現在の日本では、緑内障の点眼薬というと、
プロスタグランジン関連薬、交感神経遮断薬、炭酸脱水酵素阻害薬などが主に使用されますが、他にも症例によって交感神経刺激薬、副交感神経刺激薬と呼ばれるものがあり、それぞれ効果や副作用が異なります。

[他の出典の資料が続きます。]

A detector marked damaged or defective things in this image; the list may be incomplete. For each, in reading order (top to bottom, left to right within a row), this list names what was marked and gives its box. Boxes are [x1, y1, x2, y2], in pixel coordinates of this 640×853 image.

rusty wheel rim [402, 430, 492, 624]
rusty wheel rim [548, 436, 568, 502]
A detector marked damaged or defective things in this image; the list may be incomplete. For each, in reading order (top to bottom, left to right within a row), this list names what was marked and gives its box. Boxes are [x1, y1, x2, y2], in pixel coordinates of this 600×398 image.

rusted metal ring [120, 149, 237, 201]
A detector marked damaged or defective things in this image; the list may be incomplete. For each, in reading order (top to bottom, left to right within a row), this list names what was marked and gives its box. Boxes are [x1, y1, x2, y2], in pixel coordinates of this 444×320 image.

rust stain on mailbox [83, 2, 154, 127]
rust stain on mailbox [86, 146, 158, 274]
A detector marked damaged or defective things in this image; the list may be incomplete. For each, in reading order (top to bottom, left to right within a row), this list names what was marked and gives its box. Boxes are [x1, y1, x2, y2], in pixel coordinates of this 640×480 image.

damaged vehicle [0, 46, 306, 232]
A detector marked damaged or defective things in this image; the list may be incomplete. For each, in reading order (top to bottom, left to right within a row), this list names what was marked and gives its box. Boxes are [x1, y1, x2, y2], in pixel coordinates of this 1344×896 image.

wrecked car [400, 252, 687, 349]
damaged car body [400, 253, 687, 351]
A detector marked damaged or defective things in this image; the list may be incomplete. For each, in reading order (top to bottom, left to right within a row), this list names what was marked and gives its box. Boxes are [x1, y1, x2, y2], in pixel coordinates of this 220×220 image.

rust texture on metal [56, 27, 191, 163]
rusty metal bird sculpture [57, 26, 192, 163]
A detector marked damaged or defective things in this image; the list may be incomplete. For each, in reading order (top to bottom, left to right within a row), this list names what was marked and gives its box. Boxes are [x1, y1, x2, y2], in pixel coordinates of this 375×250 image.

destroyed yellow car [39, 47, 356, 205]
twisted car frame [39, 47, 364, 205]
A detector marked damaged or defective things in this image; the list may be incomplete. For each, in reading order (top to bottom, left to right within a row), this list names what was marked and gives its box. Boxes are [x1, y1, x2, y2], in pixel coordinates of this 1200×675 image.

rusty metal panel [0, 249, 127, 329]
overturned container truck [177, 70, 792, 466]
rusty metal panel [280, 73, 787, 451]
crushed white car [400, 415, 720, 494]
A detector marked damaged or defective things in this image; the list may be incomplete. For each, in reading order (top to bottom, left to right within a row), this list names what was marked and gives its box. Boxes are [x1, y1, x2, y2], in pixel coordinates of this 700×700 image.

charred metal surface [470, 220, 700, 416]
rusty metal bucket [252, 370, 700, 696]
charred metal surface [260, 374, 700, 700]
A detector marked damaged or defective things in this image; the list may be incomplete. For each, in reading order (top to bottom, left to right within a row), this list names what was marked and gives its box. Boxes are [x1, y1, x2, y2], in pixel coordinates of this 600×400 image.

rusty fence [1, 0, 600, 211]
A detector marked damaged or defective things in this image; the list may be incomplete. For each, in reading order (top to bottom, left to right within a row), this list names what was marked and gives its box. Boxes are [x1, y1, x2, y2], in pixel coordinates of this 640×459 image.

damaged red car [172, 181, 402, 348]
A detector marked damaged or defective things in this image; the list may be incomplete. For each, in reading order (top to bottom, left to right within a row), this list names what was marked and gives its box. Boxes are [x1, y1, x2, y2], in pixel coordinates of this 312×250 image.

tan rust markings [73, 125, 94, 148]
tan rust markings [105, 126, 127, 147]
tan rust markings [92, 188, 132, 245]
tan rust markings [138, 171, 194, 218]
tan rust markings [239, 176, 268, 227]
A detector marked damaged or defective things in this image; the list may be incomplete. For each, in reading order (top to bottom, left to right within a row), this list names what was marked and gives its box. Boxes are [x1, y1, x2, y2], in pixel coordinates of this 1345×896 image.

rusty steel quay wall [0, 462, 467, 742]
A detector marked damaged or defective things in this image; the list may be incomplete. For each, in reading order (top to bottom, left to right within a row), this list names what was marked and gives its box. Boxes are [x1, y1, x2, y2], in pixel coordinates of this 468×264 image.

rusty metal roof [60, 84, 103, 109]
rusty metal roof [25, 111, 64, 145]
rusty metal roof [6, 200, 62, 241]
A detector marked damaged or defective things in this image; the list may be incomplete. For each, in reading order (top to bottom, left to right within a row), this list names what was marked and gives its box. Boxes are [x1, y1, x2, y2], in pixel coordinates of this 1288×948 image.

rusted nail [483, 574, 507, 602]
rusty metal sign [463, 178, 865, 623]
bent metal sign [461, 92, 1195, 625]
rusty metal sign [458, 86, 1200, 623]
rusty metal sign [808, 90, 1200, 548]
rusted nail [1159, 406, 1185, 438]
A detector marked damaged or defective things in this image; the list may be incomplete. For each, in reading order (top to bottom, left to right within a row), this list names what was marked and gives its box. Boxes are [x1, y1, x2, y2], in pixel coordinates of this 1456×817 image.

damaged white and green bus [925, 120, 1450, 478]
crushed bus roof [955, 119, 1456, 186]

さらに、たとえば、交感神経刺激薬はαブロッカーや、βブロッカー、αβブロッカーなどに分類され・・・・・、
さらに、各会社から別の種類の薬が開発され・・・、
さらにさらに、ジェネリック医薬品・後発医薬品という薬が・・・・。
ジェネリックについて⇒http://blog.sannoudaiganka.jp/?eid=122782

このブログは、一般の皆様が分かりやすい内容で!というのを目標にしていますので、個々の薬の専門的な特徴は省略させていただきます!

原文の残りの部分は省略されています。